Most are aware that Villa Muse threw down a now-or-never ultimatum for the city council, and how the council refused to bite.  But what's happened since then?

Two months after, there are scant few developments on that front.  But there are some interesting residential developments under way nearby.  At the Villa Muse website, the "news" column includes a May 7th post-mortem thanking their supporters, and criticizing the city council members who voted against them:

As you are most likely aware, yesterday was our presentation to the City Council, and in a surprising and disappointing 4-3 vote, they rejected our request that would have laid the foundation for Villa Muse to be built in Austin. We will continue to listen to and evaluate the City's counter-proposal, but we are now moving out of exclusive negotiations with Austin and into mutual negotiations with two other municipalities in Texas, which by definition, lowers the odds that we'll end up calling Austin home.

Their map, however, still shows the proposed development at the original Webberville location, and although the developers reportedly have been in talks with Bastrop and

San Antonio, there's no solid news of Villa Muse planning to call either of those cities home.
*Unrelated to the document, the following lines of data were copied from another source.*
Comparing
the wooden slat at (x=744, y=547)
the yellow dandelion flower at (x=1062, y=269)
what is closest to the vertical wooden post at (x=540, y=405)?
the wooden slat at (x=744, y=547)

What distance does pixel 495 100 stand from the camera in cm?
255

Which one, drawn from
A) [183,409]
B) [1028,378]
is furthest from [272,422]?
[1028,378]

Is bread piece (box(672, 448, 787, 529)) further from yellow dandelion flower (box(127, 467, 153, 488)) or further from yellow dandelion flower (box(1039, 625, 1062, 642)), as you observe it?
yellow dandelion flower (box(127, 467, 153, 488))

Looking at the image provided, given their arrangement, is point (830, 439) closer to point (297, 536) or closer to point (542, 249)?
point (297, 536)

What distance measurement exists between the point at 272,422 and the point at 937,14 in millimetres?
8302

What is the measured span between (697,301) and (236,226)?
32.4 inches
Two other real estate developments in the same area, however, are making progress to overcome the same hurdles that Villa Muse faced. Through the use of Public Improvement Districts (PIDs), Fort Worth-based Taurus of Texas Holdings LP is entering an "unusual-and intimate-financing partnership with the city," on their proposed $3 billion development just a few miles north of Villa Muse's proposed location.  These proposed developments are also in Austin's "ETJ," or Extraterritorial Jurisdiction--the "unincorporated land just outside the city limits that the city is authorized to annex and levy taxes on."
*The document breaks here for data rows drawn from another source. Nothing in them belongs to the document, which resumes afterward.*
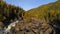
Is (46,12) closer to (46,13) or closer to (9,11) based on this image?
(46,13)

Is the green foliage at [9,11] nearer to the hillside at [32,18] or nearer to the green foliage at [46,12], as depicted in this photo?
the hillside at [32,18]

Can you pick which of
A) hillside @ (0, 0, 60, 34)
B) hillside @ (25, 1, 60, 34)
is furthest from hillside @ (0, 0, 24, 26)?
hillside @ (25, 1, 60, 34)

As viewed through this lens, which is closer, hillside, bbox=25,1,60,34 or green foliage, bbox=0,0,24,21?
hillside, bbox=25,1,60,34

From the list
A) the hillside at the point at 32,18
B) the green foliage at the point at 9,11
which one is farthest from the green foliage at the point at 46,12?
the green foliage at the point at 9,11

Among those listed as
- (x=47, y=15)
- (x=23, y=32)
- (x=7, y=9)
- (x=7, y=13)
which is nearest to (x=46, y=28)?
(x=23, y=32)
The developments are to be called Whisper Valley and Indian Hills, and the deal is all about infrastructure.  Put simply, someone is going to have to spend millions and millions of dollars putting in the sewers, streets, and other facilities in order to turn that farmland into urban territory. The city could do it, but only after annexing the land and laying out a huge chunk of tax money.  The developers could do it (like the Villa Muse team wanted to do), but that would add hugely to their expenses. 
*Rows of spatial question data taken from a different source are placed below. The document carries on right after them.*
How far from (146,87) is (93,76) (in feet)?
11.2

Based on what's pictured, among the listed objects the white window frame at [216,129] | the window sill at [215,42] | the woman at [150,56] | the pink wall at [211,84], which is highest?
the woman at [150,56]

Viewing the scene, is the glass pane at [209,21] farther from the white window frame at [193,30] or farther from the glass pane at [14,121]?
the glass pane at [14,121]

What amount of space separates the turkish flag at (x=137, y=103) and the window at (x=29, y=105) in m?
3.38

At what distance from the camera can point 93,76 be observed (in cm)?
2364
What the current deal is proposing is that the city uses its considerable borrowing power to leverage the infrastructure, in return for getting to regulate the development from the beginning.

"Bottom line, we'd do a development agreement that gives us an opportunity to essentially invest in infrastructure in order to produce a different land-use pattern than what we typically see in a suburban (area)," Assistant City Manager Laura Huffman said.

This type of regulation may be exactly what the Villa Muse developers were wanting to avoid.  And while it's certain that any kind of real estate development is easier without city regulation, it's hoped that the Villa Muse team may take a look at their neighbors in the TX 130 corridor and decide that there is, after all, a way to reconcile the city's desire for control over its suburbs and the developer's need to work with a relatively free hand.